When planted in close proximity collard greens can also help to improve the flavor of both onions and cabbages. A pleasingly versatile member of the vegetable garden, collard greens are also good companions for:
Attractive herbs such as chamomile make great companion plants.
Avoid planting near strawberries and rue. These are not good companion plants, often stunting each other’s growth and impairing fruit or foliage production.
Collecting and Saving Seeds
While seeds are easily available, you can also harvest your own. To do this, allow the plants to remain in the ground over winter. These are biennial plants, usually flowering in their second year. As the flowers fade, seed pods emerge.
Allow the pods to harden and dry out on the stem. When the pods turn brown and brittle, cut them away from the plant. Gently break the pods and remove the seeds. Ripe seeds will be black. Store the seeds in an airtight tin until you are ready to use them.
Common Collard Greens Problems
These leafy greens are one of the most resilient plants in the vegetable garden. They can be affected by the same pests and diseases as many other members of the cabbage family.
Regularly check the foliage for insects such as flea beetles, slugs, cabbage root maggots, aphids, cabbage loopers and cabbage worms.
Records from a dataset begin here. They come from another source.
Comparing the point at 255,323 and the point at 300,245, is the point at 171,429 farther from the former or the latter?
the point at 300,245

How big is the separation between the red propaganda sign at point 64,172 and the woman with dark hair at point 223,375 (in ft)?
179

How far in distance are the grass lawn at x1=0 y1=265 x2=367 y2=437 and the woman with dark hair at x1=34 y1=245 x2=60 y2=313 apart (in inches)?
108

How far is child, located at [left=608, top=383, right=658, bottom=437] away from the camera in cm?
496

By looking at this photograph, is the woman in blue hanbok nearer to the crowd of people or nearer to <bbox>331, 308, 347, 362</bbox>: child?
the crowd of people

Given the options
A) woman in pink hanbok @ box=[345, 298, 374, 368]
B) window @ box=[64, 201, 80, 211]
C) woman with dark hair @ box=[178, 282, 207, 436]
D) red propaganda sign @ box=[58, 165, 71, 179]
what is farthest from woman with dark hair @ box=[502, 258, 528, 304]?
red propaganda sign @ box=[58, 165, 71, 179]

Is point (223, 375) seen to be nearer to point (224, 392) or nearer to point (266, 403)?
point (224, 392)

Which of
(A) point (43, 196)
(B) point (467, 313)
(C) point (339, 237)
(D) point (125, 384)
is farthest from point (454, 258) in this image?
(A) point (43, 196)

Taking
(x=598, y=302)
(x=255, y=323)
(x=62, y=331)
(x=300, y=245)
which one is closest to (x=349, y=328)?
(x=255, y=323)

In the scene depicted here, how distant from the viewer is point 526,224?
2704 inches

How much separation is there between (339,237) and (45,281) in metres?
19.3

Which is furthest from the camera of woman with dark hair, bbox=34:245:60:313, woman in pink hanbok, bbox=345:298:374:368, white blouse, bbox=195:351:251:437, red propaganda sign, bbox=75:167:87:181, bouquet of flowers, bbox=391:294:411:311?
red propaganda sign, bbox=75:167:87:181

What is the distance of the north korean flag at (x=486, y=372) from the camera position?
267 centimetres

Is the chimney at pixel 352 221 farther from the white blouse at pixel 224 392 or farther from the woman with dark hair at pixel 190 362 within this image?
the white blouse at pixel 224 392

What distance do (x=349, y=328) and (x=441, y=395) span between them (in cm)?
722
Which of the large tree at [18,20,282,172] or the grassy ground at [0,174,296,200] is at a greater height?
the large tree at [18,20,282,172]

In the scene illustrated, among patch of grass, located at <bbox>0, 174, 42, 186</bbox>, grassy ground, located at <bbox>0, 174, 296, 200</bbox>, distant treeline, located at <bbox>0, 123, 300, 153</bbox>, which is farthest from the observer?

A homemade insecticidal soap or citrus oil can be used to control infestations. Persistent infestations may require repeat treatments before the problem is fully cured.
Common diseases include clubroot, black rot and blackleg. Most of these issues can be prevented by properly caring for your plants. Make sure when planting to correctly space them out, so that air can flow freely between the plants, and try not to overwater or plant in waterlogged soil. Adopting a simple form of crop rotation, so that you are growing in fresh soil every year, also helps to prevent disease.
How to Harvest
As the foliage develops and matures, harvest the leaves regularly. Cut from the outside of the plant in. Mature leaves are smooth and firm. Tender young foliage is less likely to be as bitter as more mature leaves. Regularly harvesting encourages more foliage to form.
To harvest use a sharp knife or scissors to cut away the leaves. Start with the outer foliage and work towards the center of the plant.
If you choose to harvest the entire plant while it is young, the crown should resprout for another harvest. Wait until the plant is at least 6 inches tall before completely harvesting.
Store the foliage in a damp paper towel. This helps to keep the leaves fresh for around 4 days. Try not to store the foliage for too long, this can cause it to become bitter and unpleasant. It is better to harvest what you need and no more.
Collard greens are versatile leaves. They can be boiled, braised, steamed or sauteed.
To make the most of the plant’s distinctive flavor, the foliage is best cut as and when you need it.
A popular vegetable in the southern states, collard greens are a versatile, easy to grow crop that suits a range of planting zones. Easy to care for and pleasingly resilient, these hardy leaves bring their own distinct flavor and appearance to a vegetable garden. They are also packed full of nutritious vitamins, particularly vitamins A, and C. With all this in mind, why not grow some collard greens in your garden?